[start DATA SHOWN]
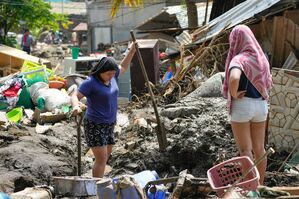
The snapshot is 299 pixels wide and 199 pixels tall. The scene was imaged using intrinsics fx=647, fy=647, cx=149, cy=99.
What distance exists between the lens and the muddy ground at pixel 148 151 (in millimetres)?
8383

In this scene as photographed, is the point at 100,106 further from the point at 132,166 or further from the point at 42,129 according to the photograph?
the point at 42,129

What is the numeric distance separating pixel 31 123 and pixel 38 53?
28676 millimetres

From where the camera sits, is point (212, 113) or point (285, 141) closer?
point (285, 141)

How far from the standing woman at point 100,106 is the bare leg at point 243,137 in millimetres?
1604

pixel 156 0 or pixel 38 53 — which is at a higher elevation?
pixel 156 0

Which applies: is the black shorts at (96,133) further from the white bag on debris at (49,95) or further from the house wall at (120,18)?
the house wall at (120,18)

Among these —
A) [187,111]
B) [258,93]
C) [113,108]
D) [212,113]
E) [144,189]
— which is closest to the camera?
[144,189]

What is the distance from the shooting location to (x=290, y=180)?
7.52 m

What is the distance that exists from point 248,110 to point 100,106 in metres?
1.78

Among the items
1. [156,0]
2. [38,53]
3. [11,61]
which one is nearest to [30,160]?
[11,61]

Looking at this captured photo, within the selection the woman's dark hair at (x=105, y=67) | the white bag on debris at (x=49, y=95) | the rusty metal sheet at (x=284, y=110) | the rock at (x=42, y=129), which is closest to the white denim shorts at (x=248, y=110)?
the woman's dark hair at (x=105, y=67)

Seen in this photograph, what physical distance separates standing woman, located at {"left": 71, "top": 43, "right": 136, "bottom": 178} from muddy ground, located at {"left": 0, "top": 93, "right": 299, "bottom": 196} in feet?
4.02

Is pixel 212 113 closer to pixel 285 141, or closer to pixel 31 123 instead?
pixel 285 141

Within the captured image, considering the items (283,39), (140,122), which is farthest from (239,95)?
[end DATA SHOWN]
EXERCISE INSTRUCTIONS = Print all of the entries word for word. Skip any images they contain.

OUTPUT BELOW =
The snapshot is 299 pixels wide and 199 pixels tall. The scene was imaged using intrinsics fx=647, fy=647, cx=149, cy=99.
What distance exists between the lens and the muddy ground at pixel 148 151 (in millimetres)?
8383

In this scene as photographed, is the point at 100,106 further from the point at 132,166 or further from the point at 42,129 according to the photograph?
the point at 42,129

What is the numeric distance separating pixel 31 123 and pixel 38 53?
28676 millimetres

From where the camera sits, is point (212, 113) or point (285, 141) closer?
point (285, 141)

How far from the standing woman at point 100,106 is the bare leg at point 243,137 in millimetres?
1604

pixel 156 0 or pixel 38 53 — which is at a higher elevation?
pixel 156 0

Which applies: is the black shorts at (96,133) further from the white bag on debris at (49,95) or further from the house wall at (120,18)?
the house wall at (120,18)

Among these —
A) [187,111]
B) [258,93]
C) [113,108]
D) [212,113]
E) [144,189]
— which is closest to the camera?
[144,189]

What is the distance from the shooting location to (x=290, y=180)?
7.52 m

What is the distance that exists from point 248,110 to point 100,106 in metres?
1.78

Among the items
1. [156,0]
2. [38,53]
3. [11,61]
which one is nearest to [30,160]?
[11,61]

Looking at this captured photo, within the selection the woman's dark hair at (x=105, y=67) | the white bag on debris at (x=49, y=95) | the rusty metal sheet at (x=284, y=110) | the rock at (x=42, y=129), which is closest to the white denim shorts at (x=248, y=110)?
the woman's dark hair at (x=105, y=67)

Seen in this photograph, what physical distance separates standing woman, located at {"left": 71, "top": 43, "right": 136, "bottom": 178} from muddy ground, located at {"left": 0, "top": 93, "right": 299, "bottom": 196} in feet?
4.02

Is pixel 212 113 closer to pixel 285 141, or closer to pixel 31 123 instead?
pixel 285 141

Within the captured image, considering the items (283,39), (140,122), which is farthest from (239,95)?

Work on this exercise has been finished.